ARTICLE:
The following diagram shows a SHAP feature importance bar plot for local interpretability:

Figure 6.11 – A SHAP feature importance bar plot for local interpretability

Figure 6.11 – A SHAP feature importance bar plot for local interpretability

Next, let's cover another SHAP visualization that is used for local interpretability.

Local interpretability with waterfall plots

Bar charts are not the only visualization provided by SHAP for local interpretability. The same information can be displayed using a waterfall plot, which might look more attractive. Perhaps, the only difference is that waterfall plots are not centered at zero, whereas bar plots are centered at zero. Otherwise, we get the same feature importance based on Shapley values and the positive or the negative impact of the specific features on the model outcome.

Figure 6.12 illustrates a SHAP waterfall plot for local interpretability:

Figure 6.12 – A SHAP waterfall plot for local interpretability

Figure 6.12 – A SHAP waterfall plot for local interpretability

Next, we will discuss force plot visualization in SHAP.

Local interpretability with force plot

We can also use force plots instead of waterfall or bar plots to explain local inference data. With force plots, we can see the model prediction, which is denoted by f(x), as shown in Figure 6.13. The base value in the following diagram represents the average predicted outcome of the model. The base value is actually used when the features present in the local data instance are not considered. So, using the force plot, we can also see how far the predicted outcome is from the base value. Additionally, we can see the feature impacts as the visual highlights certain features that try to increase the model prediction (which is represented in pink in Figure 6.13) along with other important features that have a negative influence on the model as it tries to lower the prediction value (which is represented in green in Figure 6.13).

So, Figure 6.13 illustrates a sample force plot visualization in SHAP:

Figure 6.13 – A SHAP force plot for local interpretability

Figure 6.13 – A SHAP force plot for local interpretability

Although force plots might visually look very interesting, we would recommend using bar plots or waterfall plots if the dataset contains many features affecting the model outcome in a positive or a negative way.

Local interpretability with decision plots

The easiest way to explain something is by comparing it with a reference value. So far, in bar plots, waterfall plots, and even force plots, we do not see any reference values for the underlying features used. However, in order to find out whether the feature values are positively or negatively influencing the model outcome, the algorithm is actually trying to compare the feature values of the inference data with the mean of the feature values of the trained model. So, this is the reference value that is not displayed in the three local explainability visualization plots that we covered. But SHAP decision plots help us to compare the feature values of the local data instance with the mean feature values of the training dataset. Additionally, decision plots show the deviation of the feature values, the model prediction, and the direction of deviation of features from the reference values. If the direction of deviation is toward the right, this indicates that the feature is positively influencing the model outcome; if the direction of deviation is toward the left, this represents the negative influence of the feature on the model outcome. Different colors are used to highlight positive or negative influences. If there is no deviation, then the features are actually not influencing the model outcome.

STORED DATA:
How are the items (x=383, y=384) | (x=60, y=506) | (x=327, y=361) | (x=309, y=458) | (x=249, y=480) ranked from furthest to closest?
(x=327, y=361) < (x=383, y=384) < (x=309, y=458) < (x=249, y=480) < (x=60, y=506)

TASKS TO CARRY OUT:
**a)** Decide whether each statement agrees with the SHAP text, answering yes or no and quoting the words that settle it: (i) waterfall plots are centered at zero; (ii) in the force plot, features that raise the prediction are shown in pink; (iii) decision plots compare the local instance's feature values with the mean feature values of the training dataset.
**b)** According to the SHAP text, what does the base value in a force plot represent?
The data has no connection to the SHAP text.

ANSWER SET:
**a)**
(i) No: "waterfall plots are not centered at zero, whereas bar plots are centered at zero."
(ii) Yes: "certain features that try to increase the model prediction (which is represented in pink in Figure 6.13)"
(iii) Yes: "SHAP decision plots help us to compare the feature values of the local data instance with the mean feature values of the training dataset."

**b)** It represents the average predicted outcome of the model.